* _WORKING DATA_:

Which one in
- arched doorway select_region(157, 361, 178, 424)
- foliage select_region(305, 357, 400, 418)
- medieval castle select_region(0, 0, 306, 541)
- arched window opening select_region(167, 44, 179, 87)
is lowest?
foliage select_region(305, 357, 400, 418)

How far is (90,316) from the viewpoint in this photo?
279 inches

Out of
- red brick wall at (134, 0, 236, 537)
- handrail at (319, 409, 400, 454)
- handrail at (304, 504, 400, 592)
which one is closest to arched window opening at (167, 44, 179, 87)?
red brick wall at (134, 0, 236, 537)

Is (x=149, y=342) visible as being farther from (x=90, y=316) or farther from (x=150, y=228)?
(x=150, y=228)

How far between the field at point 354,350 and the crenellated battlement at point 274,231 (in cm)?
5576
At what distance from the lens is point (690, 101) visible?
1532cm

* _WORK REQUIRED_: Copy the lines above exactly, from the line containing "At what distance" through the end of the records.

* _EXERCISE RESULT_:
At what distance from the lens is point (690, 101) visible?
1532cm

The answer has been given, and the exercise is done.